进村的右手边有一排断壁残垣,木屑腐烂,杂草丛生,由于村子愈发穷困,人口愈来愈少,住不了这么多屋子,也没有闲钱去整修,于是干脆弃之不顾,任由风雨吹打。
钱洢洢请来崔工将这一片建成紧挨的两处院落,供往后景区的员工居住,楼上住人,楼下为生活区,院落共通的后院是厨房和厨师的起居室。

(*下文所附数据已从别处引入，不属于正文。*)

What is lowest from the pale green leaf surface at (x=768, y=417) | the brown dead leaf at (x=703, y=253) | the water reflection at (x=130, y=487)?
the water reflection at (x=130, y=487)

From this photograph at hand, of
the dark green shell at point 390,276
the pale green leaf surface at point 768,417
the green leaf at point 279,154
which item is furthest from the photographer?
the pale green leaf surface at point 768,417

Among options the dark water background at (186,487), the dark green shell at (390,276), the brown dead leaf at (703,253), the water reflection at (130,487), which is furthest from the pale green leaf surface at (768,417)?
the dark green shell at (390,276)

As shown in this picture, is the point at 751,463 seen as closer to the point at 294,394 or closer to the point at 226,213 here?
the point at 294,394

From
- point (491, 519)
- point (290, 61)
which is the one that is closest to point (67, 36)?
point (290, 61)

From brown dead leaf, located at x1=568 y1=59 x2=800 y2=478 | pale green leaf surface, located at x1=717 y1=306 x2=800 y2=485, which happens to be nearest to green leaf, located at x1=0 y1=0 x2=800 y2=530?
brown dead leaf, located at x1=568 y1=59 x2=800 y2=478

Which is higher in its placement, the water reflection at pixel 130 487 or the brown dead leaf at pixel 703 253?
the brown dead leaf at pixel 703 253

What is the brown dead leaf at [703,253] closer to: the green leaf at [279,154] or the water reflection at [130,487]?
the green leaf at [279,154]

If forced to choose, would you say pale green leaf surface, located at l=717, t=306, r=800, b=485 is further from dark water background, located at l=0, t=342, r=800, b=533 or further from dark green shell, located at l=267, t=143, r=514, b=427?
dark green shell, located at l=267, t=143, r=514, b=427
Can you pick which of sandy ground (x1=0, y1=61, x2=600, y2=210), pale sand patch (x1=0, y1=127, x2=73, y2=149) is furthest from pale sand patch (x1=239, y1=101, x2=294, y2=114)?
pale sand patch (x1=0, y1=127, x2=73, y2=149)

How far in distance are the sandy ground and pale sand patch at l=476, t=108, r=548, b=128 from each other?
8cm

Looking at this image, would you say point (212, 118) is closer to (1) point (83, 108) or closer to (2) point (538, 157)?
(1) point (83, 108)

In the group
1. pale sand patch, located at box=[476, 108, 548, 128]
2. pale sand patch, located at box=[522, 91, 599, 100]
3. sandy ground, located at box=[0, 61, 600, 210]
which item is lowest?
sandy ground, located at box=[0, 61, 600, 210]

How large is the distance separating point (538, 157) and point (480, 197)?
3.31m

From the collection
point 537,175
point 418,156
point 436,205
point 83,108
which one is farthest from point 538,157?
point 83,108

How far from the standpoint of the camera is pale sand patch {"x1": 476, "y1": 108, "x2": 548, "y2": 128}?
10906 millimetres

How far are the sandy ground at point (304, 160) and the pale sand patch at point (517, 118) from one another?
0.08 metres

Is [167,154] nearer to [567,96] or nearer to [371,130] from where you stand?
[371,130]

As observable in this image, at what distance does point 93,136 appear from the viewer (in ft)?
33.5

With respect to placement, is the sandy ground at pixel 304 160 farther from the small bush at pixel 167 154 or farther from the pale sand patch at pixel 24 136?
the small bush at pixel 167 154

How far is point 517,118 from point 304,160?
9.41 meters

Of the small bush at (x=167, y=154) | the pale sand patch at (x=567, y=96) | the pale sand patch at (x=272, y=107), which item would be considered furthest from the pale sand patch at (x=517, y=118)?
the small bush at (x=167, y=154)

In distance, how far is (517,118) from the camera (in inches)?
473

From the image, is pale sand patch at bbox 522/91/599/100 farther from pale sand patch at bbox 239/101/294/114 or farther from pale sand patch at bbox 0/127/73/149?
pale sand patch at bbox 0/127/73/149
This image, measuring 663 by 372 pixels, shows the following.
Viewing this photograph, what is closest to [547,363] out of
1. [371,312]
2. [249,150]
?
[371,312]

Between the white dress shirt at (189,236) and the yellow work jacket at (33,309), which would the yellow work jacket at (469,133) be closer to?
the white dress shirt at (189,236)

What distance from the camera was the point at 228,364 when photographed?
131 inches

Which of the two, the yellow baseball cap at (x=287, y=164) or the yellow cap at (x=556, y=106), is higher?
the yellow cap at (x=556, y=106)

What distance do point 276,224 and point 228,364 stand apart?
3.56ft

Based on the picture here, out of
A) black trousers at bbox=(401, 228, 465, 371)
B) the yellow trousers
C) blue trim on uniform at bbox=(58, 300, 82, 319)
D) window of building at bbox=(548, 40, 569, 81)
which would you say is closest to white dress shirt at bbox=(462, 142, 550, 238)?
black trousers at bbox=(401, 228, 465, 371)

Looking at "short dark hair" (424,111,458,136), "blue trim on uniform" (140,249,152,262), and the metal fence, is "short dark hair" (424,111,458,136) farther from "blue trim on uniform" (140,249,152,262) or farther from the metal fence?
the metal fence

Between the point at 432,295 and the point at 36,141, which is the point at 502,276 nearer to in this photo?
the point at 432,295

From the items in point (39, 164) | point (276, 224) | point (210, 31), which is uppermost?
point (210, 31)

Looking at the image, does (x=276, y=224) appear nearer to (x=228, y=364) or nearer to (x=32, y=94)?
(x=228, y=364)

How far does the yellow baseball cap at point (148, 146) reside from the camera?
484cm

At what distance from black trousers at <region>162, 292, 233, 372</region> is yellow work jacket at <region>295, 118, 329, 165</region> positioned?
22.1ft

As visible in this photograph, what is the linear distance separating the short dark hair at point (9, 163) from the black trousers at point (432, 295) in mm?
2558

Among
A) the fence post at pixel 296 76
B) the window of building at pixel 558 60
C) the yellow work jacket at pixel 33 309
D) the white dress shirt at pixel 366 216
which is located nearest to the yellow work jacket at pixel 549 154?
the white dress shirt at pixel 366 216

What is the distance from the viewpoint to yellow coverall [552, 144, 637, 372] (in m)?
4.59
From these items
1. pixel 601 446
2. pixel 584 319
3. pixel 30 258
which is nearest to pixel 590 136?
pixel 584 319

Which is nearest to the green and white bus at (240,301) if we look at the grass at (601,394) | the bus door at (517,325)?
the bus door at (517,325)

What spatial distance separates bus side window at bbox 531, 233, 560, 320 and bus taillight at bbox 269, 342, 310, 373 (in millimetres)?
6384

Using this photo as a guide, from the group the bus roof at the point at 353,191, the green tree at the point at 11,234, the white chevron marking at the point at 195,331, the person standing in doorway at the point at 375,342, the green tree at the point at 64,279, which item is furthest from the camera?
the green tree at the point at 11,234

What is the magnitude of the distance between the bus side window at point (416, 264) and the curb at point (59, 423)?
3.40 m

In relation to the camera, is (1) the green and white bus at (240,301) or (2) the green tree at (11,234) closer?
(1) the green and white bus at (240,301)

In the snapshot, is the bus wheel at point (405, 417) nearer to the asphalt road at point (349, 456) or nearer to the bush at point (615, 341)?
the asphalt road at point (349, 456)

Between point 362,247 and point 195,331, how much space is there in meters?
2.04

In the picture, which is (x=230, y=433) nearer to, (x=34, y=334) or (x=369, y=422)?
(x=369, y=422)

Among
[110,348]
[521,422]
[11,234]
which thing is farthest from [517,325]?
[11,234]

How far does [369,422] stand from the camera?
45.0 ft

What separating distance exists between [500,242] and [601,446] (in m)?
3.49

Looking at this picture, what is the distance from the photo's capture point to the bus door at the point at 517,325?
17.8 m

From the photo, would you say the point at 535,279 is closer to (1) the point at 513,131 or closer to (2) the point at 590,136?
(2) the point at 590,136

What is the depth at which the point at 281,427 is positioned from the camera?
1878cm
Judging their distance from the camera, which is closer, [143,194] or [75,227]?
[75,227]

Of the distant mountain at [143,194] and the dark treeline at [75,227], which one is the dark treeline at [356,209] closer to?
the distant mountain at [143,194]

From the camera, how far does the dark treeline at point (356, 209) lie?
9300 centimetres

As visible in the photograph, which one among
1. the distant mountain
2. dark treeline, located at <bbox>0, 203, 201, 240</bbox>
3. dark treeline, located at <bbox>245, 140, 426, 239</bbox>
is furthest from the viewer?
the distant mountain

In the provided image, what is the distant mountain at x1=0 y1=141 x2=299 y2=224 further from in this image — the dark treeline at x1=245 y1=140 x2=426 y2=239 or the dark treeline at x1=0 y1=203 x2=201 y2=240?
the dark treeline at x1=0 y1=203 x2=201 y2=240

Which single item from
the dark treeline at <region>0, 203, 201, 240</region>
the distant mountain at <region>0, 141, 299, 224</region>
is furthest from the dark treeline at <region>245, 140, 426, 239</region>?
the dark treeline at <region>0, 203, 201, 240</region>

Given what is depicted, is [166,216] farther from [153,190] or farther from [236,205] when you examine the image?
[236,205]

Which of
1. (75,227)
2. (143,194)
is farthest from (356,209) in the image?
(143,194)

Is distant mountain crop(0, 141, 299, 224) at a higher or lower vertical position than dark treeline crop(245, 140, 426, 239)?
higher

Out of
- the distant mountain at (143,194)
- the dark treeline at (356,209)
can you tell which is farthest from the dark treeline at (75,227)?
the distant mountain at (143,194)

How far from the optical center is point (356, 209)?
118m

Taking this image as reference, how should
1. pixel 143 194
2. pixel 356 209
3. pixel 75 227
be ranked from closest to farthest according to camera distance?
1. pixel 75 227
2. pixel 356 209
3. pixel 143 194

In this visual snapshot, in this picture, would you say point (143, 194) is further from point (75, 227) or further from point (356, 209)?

“包吃包住,甚好,但是……”崔工颇为同情的看着她,“你有钱吗?”
钱洢洢一时无语,反问道:“能找您借点吗?”
崔工:“一点倒是没有问题,不过一点恐怕不够吧,好赖不能只搭一个框架。”
所以,这不是废话吗?有钱没钱房子照盖,她还能赊账不成!
数了数兜里的钱,除开这笔预定开销所剩不多,看来游乐场得暂停一段时间。
“大灶房已近收尾,鹿天和花大爷管着事,你看有什么我能做的,我有的是力气。”莫苦听说了建房子的事,丢下山上的一堆摊子匆匆忙忙赶来帮忙。
关键时刻还得靠自家人!
钱洢洢一点也不客气的将年前画好的玩具草图递给莫苦研究,指着没有生命的线条解释:“呐,这个是跷跷板,在这儿应该叫磨担秋千,两头坐人,一起一落,挺好玩的,就是太大力了屁股会有点疼,这个跟跷跷板有点像的是翘翘马,通常是小孩子一个人坐上去玩,假装在骑马。”
这两幅图简单,且民间皆有,一听便知晓该如何做,但是接下来这幅——充满凌乱美的线条,具有抽象意境的草图确定不是在开玩笑?莫苦怀疑自己智商堪忧。
“简是简单了点,但,但本来也不难。”钱洢洢自己说的毫无底气,分明看到了莫苦眼里的迟疑。